Debo encontrar el libro de Laurele lo más pronto posible para poder largarme de aquí. Ya buscaré la forma de conseguir algo de dinero, me volveré un adivino, faquir o mendigo, ¿qué más me da? Pero necesito alejarme de estas personas, de Adam, antes de que…
Mi mano se detiene cuando empiezo a percibir un intenso olor a alcohol y putrefacción a mis espaldas. Doy media vuelta y veo a Barón Samedi encima de uno de los estantes con un grueso habano interrumpiendo su sonrisa.
—¿Qué carajos te pasa? —gruño al Loa de la Muerte. Él levanta la mano y me muestra el libro de Laurele atrapado entre sus asquerosos dedos, por lo que pongo los ojos en blanco—. Dámelo .
Samedi ladea la cabeza y lo arroja a mis pies. Con un bufido me agacho para recogerlo y sacudirle el polvo. Le lanzo una mirada amenazante, pero el muy bastardo aún sonríe como un demente.
Lo juro. Un día de éstos, cuando consiga la forma de arrancarle las almas de los bebés de Louisa y de Hoffman, voy a matar a este cabrón sin importarme las malditas consecuencias.

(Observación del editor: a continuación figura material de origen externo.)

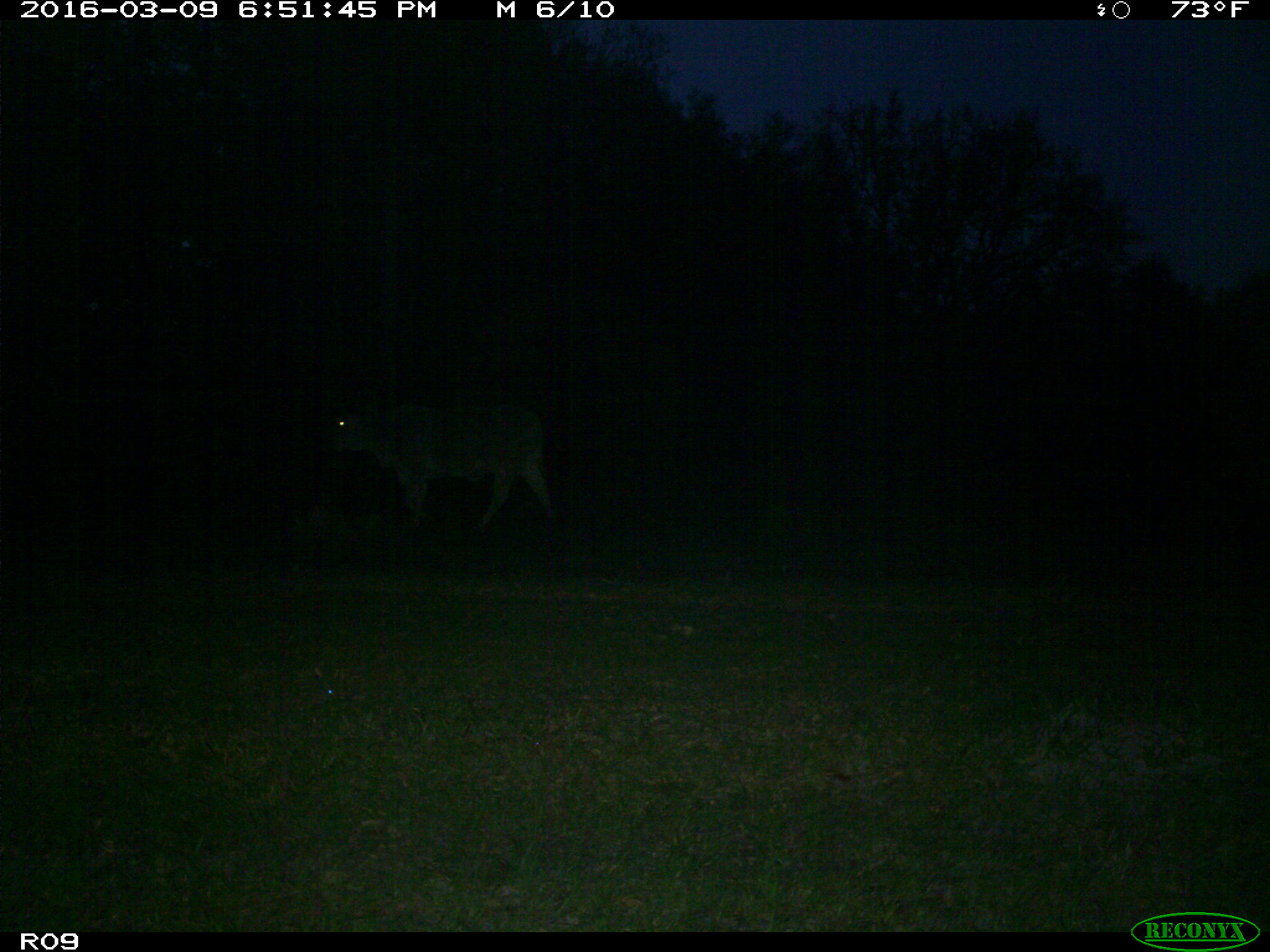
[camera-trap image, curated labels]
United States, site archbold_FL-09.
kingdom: Animalia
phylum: Chordata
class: Mammalia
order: Artiodactyla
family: Bovidae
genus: Bos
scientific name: Bos taurus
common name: domestic cow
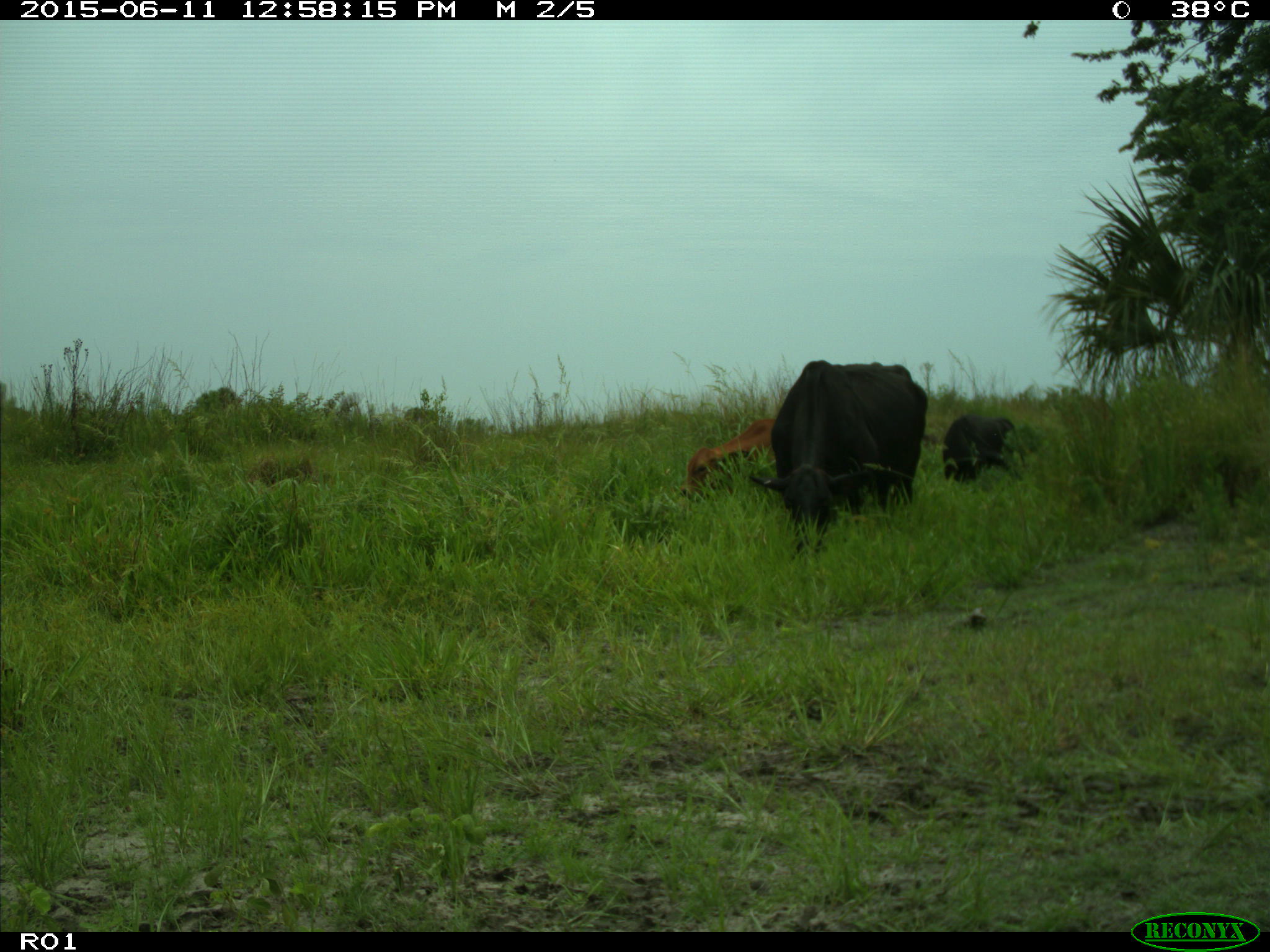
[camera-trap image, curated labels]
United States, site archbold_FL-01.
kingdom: Animalia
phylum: Chordata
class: Mammalia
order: Artiodactyla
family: Bovidae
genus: Bos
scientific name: Bos taurus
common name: domestic cow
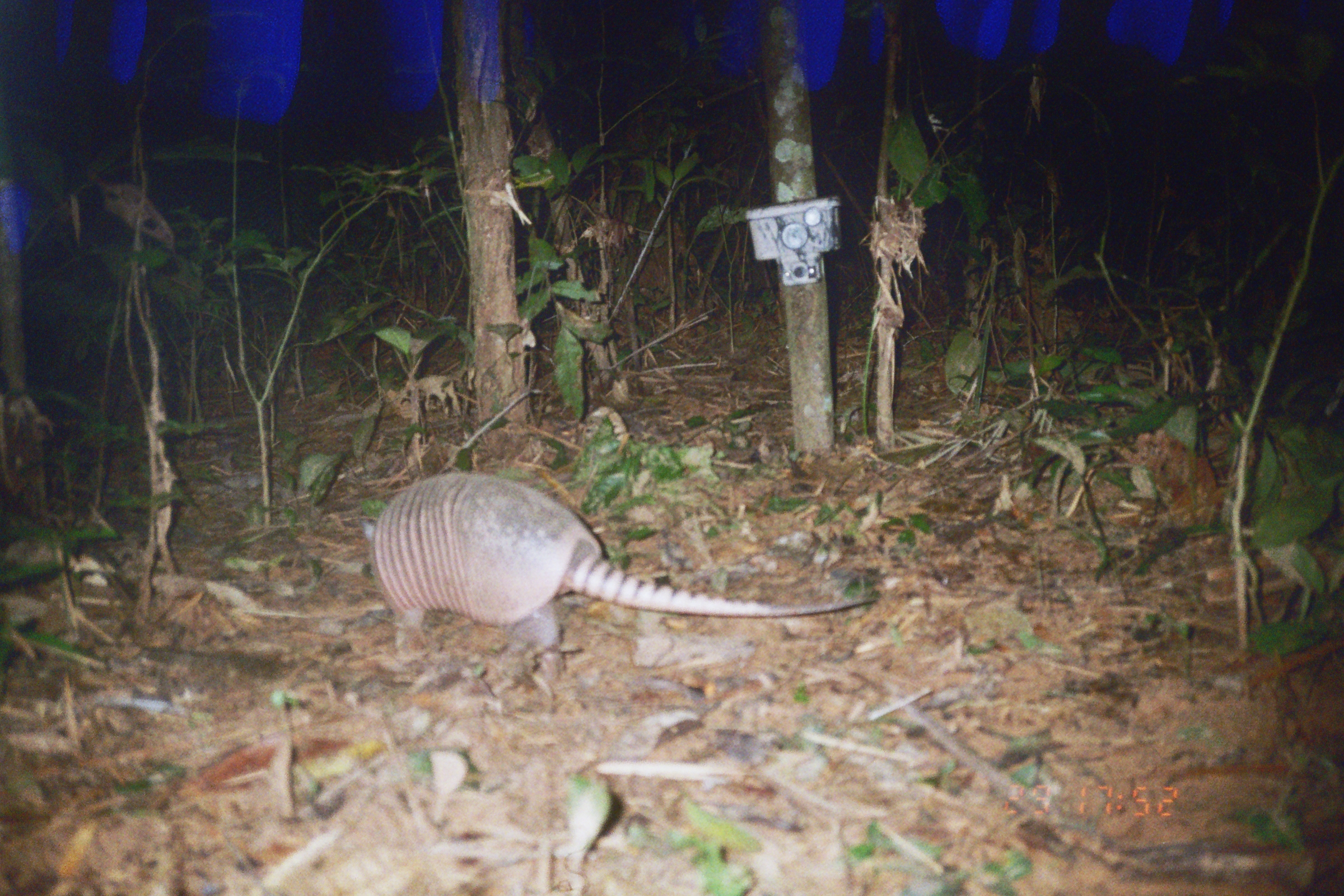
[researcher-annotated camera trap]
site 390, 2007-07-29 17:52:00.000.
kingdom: Animalia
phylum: Chordata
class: Mammalia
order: Cingulata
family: Dasypodidae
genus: Dasypus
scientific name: Dasypus novemcinctus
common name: nine-banded armadillo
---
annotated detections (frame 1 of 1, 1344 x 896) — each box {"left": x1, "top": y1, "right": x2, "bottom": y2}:
dasypus novemcinctus: {"left": 358, "top": 472, "right": 879, "bottom": 679}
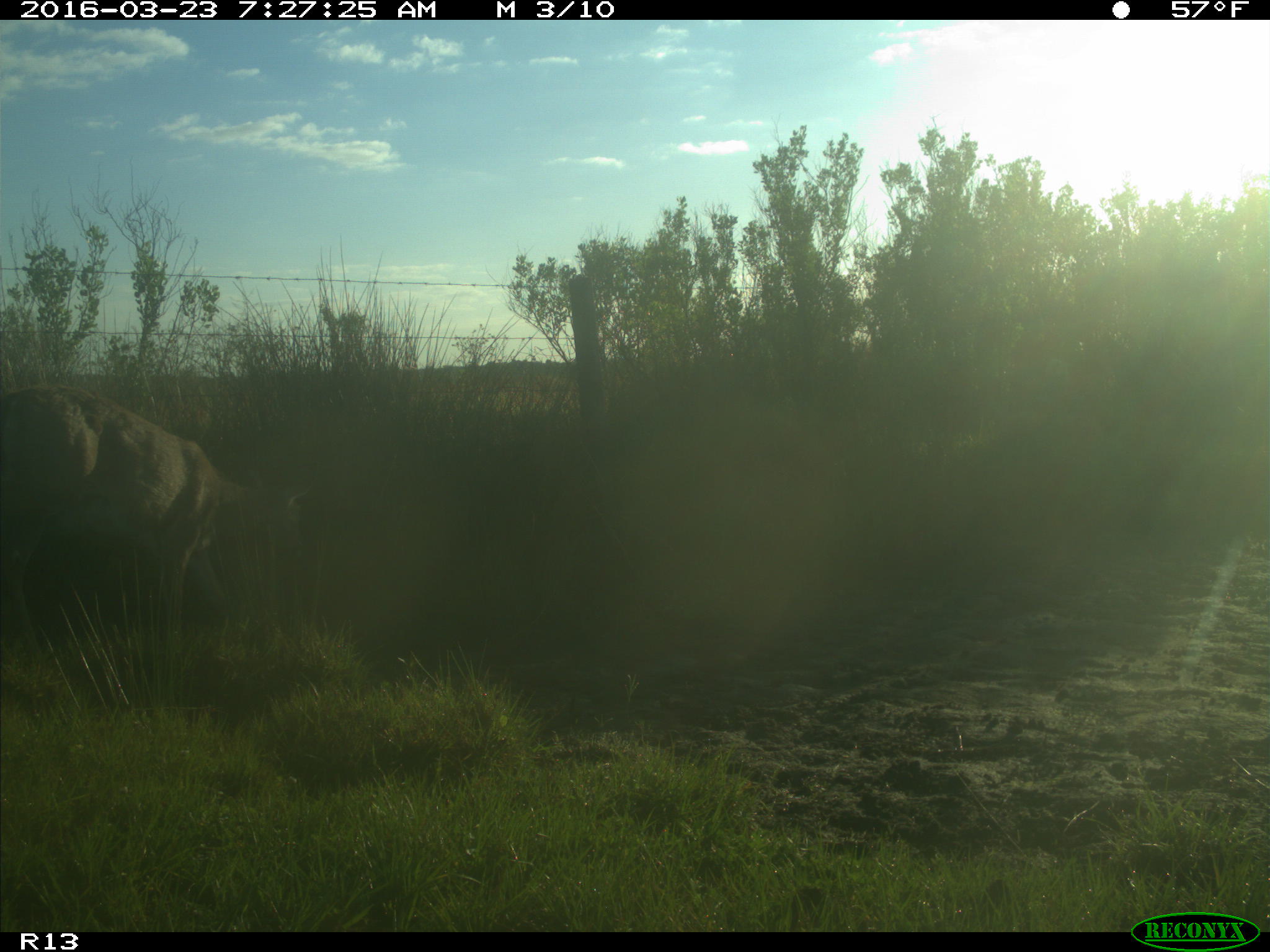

Le doy la espalda al Loa y voy por mi morral para largarme de aquí de una vez por todas.
Ni siquiera considero ya la idea de despedirme de Adam.
Pero antes de que dé otro paso, algo pesado y grueso me roza el brazo a gran velocidad. Estupefacto, veo cómo un enorme libro vuela contra una de las mesas.
Mi vida pasa frente a mis narices cuando éste derriba la caja de madera de Jocelyn.
—¡HIJO DE PUTA!
Me olvido del libro de Laurele y corro hacia la mesa para agacharme con el corazón desbocado. Para mi suerte, encuentro las botellas intactas gracias a la gruesa alfombra.
Giro furioso hacia Barón Samedi, pero el cabrón ha desaparecido, dejándome con el gran anhelo de arrancarle un par de dientes.
Maldigo en voz baja y me arrodillo para recoger el desastre con la esperanza de que Adam no se haya despertado con mi grito. Sostengo la botella con el líquido rojo, el que acaba de mezclar la señora Blake, y descubro que en su interior nada una pequeña esfera dorada.
Estoy a punto de acercarla a mi rostro para examinarla cuando un resplandor verdoso me hace mirar hacia el libro que me arrojó el Loa de la Muerte
—¿Pero qué…?
Dejo caer el frasco de nuevo en el tapete.
El libro desprende un fuerte olor a quemado, y su gruesa cubierta, aunque desgastada, es de un intenso color esmeralda. Pero lo más llamativo es que la tapa frontal ostenta un único símbolo que parece haber sido grabado con fuego. Un símbolo que, como una truculenta jugada del destino, termina de atarme a este lugar, a esta casa que, aun sin planos medios, aun sin hechicería… pareciera estar irremediablemente maldita.